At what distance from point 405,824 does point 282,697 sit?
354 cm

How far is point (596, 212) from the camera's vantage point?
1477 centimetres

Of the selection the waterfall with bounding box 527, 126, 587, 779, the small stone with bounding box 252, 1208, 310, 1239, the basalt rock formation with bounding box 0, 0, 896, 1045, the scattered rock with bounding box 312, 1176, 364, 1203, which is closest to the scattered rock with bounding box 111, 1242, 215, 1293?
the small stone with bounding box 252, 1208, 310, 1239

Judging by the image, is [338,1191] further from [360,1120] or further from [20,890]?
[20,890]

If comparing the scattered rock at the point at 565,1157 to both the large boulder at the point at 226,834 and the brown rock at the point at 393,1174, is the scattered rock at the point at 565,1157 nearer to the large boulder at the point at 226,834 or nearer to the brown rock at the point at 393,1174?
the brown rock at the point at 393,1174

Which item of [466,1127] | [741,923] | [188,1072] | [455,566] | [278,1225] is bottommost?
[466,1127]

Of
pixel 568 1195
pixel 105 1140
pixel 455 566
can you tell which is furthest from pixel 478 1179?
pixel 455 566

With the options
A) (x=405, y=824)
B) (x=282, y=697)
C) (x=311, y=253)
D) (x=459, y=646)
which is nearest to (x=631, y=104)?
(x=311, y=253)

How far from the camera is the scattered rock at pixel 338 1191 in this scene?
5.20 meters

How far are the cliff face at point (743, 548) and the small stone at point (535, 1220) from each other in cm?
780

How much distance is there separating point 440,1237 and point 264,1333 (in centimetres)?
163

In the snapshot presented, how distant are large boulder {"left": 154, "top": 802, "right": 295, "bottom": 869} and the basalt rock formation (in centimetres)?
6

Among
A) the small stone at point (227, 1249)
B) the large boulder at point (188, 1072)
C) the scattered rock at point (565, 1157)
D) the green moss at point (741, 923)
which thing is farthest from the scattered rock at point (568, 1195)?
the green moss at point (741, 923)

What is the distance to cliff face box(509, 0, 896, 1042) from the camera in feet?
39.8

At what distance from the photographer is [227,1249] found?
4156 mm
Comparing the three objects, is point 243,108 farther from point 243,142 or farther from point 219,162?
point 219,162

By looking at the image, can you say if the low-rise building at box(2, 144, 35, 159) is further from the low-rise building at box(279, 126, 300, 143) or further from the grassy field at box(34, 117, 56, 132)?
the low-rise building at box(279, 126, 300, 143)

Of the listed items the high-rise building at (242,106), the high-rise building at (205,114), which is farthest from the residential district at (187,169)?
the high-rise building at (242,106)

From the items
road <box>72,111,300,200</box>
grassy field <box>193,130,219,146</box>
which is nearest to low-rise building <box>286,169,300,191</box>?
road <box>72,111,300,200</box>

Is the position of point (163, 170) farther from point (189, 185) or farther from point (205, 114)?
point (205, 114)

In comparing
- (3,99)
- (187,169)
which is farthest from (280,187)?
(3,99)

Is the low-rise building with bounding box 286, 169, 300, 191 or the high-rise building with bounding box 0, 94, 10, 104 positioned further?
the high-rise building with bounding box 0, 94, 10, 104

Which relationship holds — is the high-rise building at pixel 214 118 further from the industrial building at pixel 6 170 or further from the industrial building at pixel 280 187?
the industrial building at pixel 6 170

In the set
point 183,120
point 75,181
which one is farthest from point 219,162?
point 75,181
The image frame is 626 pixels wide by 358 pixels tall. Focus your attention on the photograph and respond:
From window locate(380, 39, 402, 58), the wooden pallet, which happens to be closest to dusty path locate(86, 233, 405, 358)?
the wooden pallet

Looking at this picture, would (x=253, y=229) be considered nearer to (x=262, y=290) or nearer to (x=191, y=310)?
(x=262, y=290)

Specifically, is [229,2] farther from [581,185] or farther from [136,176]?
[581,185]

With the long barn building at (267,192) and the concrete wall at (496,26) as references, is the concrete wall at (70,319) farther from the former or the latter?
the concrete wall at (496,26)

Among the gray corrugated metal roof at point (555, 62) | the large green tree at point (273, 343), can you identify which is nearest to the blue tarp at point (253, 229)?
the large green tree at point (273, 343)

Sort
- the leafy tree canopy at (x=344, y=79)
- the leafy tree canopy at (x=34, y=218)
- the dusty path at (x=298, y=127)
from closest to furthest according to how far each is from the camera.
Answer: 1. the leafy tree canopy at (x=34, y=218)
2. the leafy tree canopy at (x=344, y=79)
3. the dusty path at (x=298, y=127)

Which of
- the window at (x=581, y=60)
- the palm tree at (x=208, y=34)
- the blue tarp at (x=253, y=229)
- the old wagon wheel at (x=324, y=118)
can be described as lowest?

— Given request —
Output every record above exactly as it appears.

— Task result —
At what distance from point 405,824 does point 282,697 sit?
354 cm

How far is point (596, 212) from the camera's vantage point?
1477 centimetres

Of the selection the waterfall with bounding box 527, 126, 587, 779, the small stone with bounding box 252, 1208, 310, 1239, the basalt rock formation with bounding box 0, 0, 896, 1045, the scattered rock with bounding box 312, 1176, 364, 1203, which is closest to the scattered rock with bounding box 111, 1242, 215, 1293?
the small stone with bounding box 252, 1208, 310, 1239

Judging by the image, is [338,1191] further from [360,1120] or further from [20,890]?
[20,890]

If comparing the scattered rock at the point at 565,1157 to both the large boulder at the point at 226,834 and the brown rock at the point at 393,1174, is the scattered rock at the point at 565,1157 nearer to the large boulder at the point at 226,834 or nearer to the brown rock at the point at 393,1174?
the brown rock at the point at 393,1174

Which item of [466,1127] | [741,923] | [188,1072] | [455,566] | [278,1225] is bottommost?
[466,1127]

Of
pixel 568 1195
pixel 105 1140
pixel 455 566
can you tell which is furthest from pixel 478 1179?
pixel 455 566

With the options
A) (x=405, y=824)
B) (x=282, y=697)
C) (x=311, y=253)
D) (x=459, y=646)
which is nearest to (x=631, y=104)?
(x=311, y=253)

How far from the camera is the scattered rock at pixel 338 1191 in this scene?
5.20 meters

How far are the cliff face at point (743, 548) and the small stone at point (535, 1220) from each other in cm?
780

How much distance is there separating point 440,1237 and point 264,1333 (in centimetres)?
163

In the snapshot presented, how distant are large boulder {"left": 154, "top": 802, "right": 295, "bottom": 869} and the basalt rock formation (in centimetres)?
6

Among
A) the small stone at point (227, 1249)
B) the large boulder at point (188, 1072)
C) the scattered rock at point (565, 1157)
D) the green moss at point (741, 923)
which thing is farthest from the scattered rock at point (568, 1195)?
the green moss at point (741, 923)

What is the distance to cliff face box(509, 0, 896, 1042) from the camera in feet?
39.8

At what distance from the photographer is [227,1249] found?
4156 mm
Comparing the three objects, is point 243,108 farther from point 243,142 or farther from point 219,162?
point 219,162

By looking at the image, can you say if the low-rise building at box(2, 144, 35, 159) is further from the low-rise building at box(279, 126, 300, 143) or further from the grassy field at box(34, 117, 56, 132)?
the low-rise building at box(279, 126, 300, 143)

Of the listed items the high-rise building at (242,106), the high-rise building at (205,114), which is farthest from the residential district at (187,169)?
the high-rise building at (242,106)

From the items
road <box>72,111,300,200</box>
grassy field <box>193,130,219,146</box>
which is nearest to low-rise building <box>286,169,300,191</box>?
road <box>72,111,300,200</box>

Is the position of point (163, 170) farther from point (189, 185) or farther from point (205, 114)?
point (205, 114)

In comparing
- (3,99)
- (187,169)
which is farthest from (280,187)?
(3,99)

Is the low-rise building with bounding box 286, 169, 300, 191 or the high-rise building with bounding box 0, 94, 10, 104 positioned further?
the high-rise building with bounding box 0, 94, 10, 104

Which relationship holds — is the high-rise building at pixel 214 118 further from the industrial building at pixel 6 170 or further from the industrial building at pixel 280 187?
the industrial building at pixel 6 170

In the set
point 183,120
point 75,181
which one is farthest from point 219,162?
point 75,181
The image frame is 626 pixels wide by 358 pixels tall. Focus your attention on the photograph and respond:
From window locate(380, 39, 402, 58), the wooden pallet, which happens to be closest to dusty path locate(86, 233, 405, 358)?
the wooden pallet

Looking at this picture, would (x=253, y=229) be considered nearer to (x=262, y=290) or nearer to (x=191, y=310)?
(x=262, y=290)

Specifically, is [229,2] farther from [581,185] or farther from [136,176]?
[581,185]

With the long barn building at (267,192) and the concrete wall at (496,26) as references, is the concrete wall at (70,319) farther from the former or the latter?
the concrete wall at (496,26)

Among the gray corrugated metal roof at point (555, 62) | the large green tree at point (273, 343), can you identify which is nearest to the blue tarp at point (253, 229)?
the large green tree at point (273, 343)

Sort
- the leafy tree canopy at (x=344, y=79)
- the leafy tree canopy at (x=34, y=218)
- the dusty path at (x=298, y=127)
from closest to furthest according to how far each is from the camera.
Answer: 1. the leafy tree canopy at (x=34, y=218)
2. the leafy tree canopy at (x=344, y=79)
3. the dusty path at (x=298, y=127)

Which of
- the window at (x=581, y=60)
- the palm tree at (x=208, y=34)
- the blue tarp at (x=253, y=229)
- the old wagon wheel at (x=324, y=118)
can be described as lowest?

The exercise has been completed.